Desde el fin de la Segunda Guerra Mundial, las relaciones entre Estados Unidos y China han pasado por tres etapas que duraron aproximadamente dos décadas cada una. La hostilidad marcó los 20 años posteriores a la Guerra de Corea, y luego hubo una cooperación limitada en contra de la Unión Soviética durante la fase que siguió a la famosa visita del presidente Richard Nixon en 1972.
El fin de la Guerra Fría introdujo una tercera fase de compromiso económico en la que Estados Unidos ayudó a la integración económica global de China, incluido su ingreso a la Organización Mundial de Comercio en 2001. Sin embargo, en la primera década post-Guerra Fría, la administración del presidente Bill Clinton apostó simultáneamente a fortalecer la alianza entre Estados Unidos y Japón y a mejorar las relaciones con la India. Ahora, desde 2017, la estrategia de seguridad nacional de Estados Unidos se centra en una gran rivalidad de poder, y China y Rusia han sido elegidos como los principales adversarios de Estados Unidos.
Si bien muchos analistas chinos responsabilizan por la cuarta fase al presidente norteamericano, Donald Trump, el presidente chino, Xi Jinping, también tiene culpa. Al rechazar la política prudente de Deng Xiaoping de mantener un bajo perfil internacional, al poner fin a los límites de los mandatos presidenciales y al proclamar su “sueño chino” nacionalista, Xi también podría haber usado una gorra roja que dijera “Hacer a China grande de nuevo”. La opinión generalizada sobre China dentro de Estados Unidos ya había comenzado a deteriorarse antes de las elecciones presidenciales de 2016. La retórica y los aranceles de Trump fueron simple gasolina derramada en un fuego humeante.
El orden internacional liberal ayudó a China a sustentar un rápido crecimiento económico y a reducir la pobreza drásticamente. Pero China también inclinó el campo comercial a su favor al subsidiar a empresas estatales, involucrarse en espionaje comercial y exigirles a las firmas extranjeras que transfirieran su propiedad intelectual a “socios” domésticos. Mientras que la mayoría de los economistas sostienen que Trump se equivoca al concentrarse en el déficit comercial bilateral, muchos respaldan sus reclamos sobre los esfuerzos de China por desafiar la ventaja tecnológica de Estados Unidos.
Es más, la creciente fuerza militar de China agrega una dimensión de seguridad a la relación bilateral. Si bien la cuarta fase de la relación no es una guerra fría, debido al alto grado de interdependencia, es mucho más que una típica disputa comercial como, por ejemplo, el reciente choque de Estados Unidos con Canadá por el acceso al mercado lácteo de ese país.

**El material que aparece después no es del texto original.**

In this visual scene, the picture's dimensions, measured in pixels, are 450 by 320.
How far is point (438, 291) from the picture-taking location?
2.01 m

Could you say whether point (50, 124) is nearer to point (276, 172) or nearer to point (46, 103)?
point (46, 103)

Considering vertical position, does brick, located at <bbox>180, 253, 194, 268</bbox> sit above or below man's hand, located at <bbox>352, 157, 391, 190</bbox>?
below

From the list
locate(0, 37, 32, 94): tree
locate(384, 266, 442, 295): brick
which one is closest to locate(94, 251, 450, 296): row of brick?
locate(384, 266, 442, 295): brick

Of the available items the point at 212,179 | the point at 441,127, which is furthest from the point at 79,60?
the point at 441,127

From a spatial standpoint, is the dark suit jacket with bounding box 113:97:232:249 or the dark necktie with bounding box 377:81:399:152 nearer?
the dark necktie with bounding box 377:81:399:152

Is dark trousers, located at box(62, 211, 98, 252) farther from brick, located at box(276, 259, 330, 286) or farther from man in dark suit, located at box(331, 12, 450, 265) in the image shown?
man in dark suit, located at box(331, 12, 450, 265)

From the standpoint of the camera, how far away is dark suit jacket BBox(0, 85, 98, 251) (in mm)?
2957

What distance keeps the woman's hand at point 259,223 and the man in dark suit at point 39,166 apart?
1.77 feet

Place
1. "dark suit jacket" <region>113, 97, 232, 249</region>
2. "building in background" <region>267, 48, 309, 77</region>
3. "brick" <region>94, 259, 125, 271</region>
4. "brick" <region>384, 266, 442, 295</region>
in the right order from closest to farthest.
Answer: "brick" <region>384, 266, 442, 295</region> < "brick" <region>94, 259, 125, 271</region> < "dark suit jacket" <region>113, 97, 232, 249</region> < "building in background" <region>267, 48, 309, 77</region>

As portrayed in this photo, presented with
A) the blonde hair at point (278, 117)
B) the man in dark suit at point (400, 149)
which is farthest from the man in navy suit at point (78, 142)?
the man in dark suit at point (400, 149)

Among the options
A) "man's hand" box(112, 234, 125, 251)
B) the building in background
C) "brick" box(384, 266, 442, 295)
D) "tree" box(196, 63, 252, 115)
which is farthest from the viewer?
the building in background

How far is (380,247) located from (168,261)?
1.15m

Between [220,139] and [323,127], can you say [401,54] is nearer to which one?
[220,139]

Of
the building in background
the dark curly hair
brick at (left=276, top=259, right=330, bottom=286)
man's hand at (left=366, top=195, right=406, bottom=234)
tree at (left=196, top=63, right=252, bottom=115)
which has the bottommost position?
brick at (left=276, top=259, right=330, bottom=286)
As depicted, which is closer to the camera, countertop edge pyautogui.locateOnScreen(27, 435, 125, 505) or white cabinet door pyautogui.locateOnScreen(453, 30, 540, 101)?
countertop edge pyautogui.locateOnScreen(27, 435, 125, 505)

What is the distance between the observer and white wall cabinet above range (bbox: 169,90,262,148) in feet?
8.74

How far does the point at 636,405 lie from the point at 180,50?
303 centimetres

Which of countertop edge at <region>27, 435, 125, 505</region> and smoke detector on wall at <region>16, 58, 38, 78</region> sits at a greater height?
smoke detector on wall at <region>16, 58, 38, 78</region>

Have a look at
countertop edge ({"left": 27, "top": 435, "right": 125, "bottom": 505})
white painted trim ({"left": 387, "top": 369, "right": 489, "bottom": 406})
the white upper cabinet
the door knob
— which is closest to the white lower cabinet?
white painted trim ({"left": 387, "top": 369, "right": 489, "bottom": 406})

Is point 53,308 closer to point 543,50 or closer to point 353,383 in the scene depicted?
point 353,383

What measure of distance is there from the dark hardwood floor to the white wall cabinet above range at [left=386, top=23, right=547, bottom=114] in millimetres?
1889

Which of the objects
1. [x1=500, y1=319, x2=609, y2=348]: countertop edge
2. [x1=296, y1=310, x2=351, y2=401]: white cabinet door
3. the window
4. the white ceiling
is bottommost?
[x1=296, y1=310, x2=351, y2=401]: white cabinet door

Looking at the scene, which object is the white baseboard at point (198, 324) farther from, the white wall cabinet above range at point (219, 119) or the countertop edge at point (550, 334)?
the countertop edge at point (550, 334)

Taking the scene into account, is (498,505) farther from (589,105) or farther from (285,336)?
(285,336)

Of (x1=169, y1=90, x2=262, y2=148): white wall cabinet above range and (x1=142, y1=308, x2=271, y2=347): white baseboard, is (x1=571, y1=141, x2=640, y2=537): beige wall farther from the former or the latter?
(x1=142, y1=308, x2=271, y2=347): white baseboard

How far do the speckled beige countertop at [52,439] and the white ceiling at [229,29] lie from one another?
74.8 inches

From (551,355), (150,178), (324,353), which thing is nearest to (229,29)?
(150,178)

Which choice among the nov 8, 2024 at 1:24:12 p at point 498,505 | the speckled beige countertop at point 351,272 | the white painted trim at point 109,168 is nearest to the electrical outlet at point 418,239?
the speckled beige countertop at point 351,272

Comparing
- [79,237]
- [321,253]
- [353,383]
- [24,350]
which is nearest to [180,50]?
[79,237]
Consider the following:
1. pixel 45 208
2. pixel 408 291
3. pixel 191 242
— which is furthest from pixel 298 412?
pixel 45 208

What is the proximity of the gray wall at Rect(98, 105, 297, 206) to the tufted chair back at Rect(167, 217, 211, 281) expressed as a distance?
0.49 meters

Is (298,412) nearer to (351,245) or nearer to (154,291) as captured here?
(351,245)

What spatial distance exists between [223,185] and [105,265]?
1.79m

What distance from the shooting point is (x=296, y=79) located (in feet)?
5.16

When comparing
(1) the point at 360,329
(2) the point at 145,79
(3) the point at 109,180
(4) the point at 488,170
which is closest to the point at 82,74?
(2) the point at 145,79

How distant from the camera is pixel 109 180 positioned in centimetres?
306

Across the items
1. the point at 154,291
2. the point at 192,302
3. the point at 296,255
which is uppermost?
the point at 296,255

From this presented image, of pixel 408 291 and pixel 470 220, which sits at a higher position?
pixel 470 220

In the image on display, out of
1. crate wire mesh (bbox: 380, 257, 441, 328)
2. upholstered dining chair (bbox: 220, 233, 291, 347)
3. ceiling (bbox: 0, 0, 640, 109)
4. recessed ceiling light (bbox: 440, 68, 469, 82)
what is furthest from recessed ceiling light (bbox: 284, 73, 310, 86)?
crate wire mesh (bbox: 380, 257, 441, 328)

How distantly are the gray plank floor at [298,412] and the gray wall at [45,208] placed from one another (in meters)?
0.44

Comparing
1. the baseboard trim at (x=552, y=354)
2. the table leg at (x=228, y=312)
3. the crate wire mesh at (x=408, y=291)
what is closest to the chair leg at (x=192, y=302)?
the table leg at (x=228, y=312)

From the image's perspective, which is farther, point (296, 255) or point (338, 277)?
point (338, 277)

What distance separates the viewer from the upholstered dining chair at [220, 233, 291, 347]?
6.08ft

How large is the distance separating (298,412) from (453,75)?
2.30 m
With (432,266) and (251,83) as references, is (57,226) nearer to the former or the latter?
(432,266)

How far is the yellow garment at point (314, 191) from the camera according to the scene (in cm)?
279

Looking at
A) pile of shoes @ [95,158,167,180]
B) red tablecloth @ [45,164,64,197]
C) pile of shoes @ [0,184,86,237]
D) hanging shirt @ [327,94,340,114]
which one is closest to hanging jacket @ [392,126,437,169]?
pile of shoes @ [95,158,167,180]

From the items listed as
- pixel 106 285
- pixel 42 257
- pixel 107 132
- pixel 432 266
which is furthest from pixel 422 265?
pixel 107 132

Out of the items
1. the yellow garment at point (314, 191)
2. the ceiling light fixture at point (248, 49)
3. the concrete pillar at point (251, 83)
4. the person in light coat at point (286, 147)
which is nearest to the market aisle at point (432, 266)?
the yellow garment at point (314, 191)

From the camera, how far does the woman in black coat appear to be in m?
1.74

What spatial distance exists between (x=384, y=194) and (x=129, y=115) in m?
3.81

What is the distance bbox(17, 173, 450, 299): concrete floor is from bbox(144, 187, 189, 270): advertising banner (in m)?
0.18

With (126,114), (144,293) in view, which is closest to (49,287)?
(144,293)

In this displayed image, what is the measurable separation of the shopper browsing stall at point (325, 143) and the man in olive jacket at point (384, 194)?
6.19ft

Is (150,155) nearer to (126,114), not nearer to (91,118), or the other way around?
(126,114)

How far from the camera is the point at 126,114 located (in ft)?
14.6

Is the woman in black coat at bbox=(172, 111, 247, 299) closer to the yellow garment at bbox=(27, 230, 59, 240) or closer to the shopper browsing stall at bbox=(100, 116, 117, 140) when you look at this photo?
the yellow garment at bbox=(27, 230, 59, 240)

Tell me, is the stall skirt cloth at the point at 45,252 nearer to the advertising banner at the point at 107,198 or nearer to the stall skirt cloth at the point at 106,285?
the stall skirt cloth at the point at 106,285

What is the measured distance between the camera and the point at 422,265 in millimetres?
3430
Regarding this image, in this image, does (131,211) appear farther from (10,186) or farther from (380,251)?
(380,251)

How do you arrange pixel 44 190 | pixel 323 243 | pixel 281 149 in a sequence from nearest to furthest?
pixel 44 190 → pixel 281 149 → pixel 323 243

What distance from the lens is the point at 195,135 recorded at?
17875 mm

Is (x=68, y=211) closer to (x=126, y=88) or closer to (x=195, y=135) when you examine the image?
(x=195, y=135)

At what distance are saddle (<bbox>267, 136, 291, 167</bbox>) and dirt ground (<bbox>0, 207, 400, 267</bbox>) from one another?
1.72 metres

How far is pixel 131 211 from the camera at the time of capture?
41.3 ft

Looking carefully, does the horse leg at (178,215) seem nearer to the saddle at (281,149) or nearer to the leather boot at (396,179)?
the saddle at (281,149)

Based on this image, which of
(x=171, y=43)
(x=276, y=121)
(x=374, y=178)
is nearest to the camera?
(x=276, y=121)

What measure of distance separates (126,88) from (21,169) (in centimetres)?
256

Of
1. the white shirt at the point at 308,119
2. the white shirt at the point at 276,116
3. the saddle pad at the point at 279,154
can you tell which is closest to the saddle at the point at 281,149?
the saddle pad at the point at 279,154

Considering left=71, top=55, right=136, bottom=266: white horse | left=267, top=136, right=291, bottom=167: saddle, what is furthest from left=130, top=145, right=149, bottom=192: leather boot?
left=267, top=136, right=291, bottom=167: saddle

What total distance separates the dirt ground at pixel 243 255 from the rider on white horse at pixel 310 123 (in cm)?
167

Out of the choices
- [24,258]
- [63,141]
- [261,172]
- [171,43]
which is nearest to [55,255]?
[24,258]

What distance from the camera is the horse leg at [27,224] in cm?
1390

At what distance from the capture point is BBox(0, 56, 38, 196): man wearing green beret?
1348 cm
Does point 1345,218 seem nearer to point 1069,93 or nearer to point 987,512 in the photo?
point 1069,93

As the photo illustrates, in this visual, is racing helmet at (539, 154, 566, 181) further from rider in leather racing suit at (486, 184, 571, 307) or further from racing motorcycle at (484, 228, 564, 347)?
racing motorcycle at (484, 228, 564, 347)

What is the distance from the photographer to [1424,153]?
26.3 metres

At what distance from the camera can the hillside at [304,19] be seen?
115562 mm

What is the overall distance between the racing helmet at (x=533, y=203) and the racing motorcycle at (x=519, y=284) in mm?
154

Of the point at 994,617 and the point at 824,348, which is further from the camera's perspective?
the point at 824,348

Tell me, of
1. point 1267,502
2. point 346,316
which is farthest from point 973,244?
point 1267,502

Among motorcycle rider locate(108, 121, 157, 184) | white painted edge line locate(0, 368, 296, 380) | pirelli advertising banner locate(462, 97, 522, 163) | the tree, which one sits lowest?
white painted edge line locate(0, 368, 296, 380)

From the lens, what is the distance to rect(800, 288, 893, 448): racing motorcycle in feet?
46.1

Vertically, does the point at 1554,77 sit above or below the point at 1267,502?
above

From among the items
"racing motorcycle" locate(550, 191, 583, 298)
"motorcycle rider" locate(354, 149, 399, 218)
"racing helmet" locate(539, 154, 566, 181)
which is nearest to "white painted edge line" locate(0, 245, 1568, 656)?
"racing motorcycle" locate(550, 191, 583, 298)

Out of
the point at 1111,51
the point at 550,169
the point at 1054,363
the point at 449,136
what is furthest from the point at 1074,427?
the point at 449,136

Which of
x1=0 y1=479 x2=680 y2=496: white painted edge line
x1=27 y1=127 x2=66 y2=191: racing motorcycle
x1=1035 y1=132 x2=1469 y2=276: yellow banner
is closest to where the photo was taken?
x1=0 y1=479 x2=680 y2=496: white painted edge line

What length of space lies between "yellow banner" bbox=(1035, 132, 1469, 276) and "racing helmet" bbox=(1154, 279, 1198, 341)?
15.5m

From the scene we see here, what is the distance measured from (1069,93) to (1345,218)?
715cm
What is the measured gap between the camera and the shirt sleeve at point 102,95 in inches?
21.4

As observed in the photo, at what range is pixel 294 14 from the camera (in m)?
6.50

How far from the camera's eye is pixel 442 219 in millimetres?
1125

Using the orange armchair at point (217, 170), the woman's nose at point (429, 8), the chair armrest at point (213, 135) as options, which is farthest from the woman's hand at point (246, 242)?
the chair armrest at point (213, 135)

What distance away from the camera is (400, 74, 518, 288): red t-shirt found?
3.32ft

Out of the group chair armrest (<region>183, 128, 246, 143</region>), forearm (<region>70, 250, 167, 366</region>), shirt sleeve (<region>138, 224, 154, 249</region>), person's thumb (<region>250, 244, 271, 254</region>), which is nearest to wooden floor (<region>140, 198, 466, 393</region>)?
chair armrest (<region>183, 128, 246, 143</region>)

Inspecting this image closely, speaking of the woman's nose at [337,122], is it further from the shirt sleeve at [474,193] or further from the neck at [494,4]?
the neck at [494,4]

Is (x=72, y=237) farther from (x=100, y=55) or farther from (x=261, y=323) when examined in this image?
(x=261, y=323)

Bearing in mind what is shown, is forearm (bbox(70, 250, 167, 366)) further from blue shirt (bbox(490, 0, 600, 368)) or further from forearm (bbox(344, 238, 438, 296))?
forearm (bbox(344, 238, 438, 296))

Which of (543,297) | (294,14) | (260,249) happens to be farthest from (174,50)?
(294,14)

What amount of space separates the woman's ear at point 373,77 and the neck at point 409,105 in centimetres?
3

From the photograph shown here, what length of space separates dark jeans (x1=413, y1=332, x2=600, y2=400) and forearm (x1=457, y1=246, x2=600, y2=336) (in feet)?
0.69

Algunos analistas creen que esta cuarta fase marca el inicio de un conflicto en el que un poder hegemónico establecido va a la guerra con un adversario en ascenso. En su explicación de la Guerra del Peloponeso, Tucídides decía que fue causada por el miedo de Esparta a una Atenas cada vez más fuerte.
Estos analistas creen que el ascenso de China provocará un miedo similar en Estados Unidos, y utilizan la analogía de la Primera Guerra Mundial, cuando una Alemania en ascenso puso nerviosa a una Gran Bretaña hegemónica. Sin embargo, las causas de la Primera Guerra Mundial eran mucho más complejas, e incluían el creciente poder ruso, que generaba miedo en Alemania, el creciente nacionalismo en los Balcanes y otros países y los riesgos asumidos deliberadamente por el Imperio Habsburgo para evitar su caída.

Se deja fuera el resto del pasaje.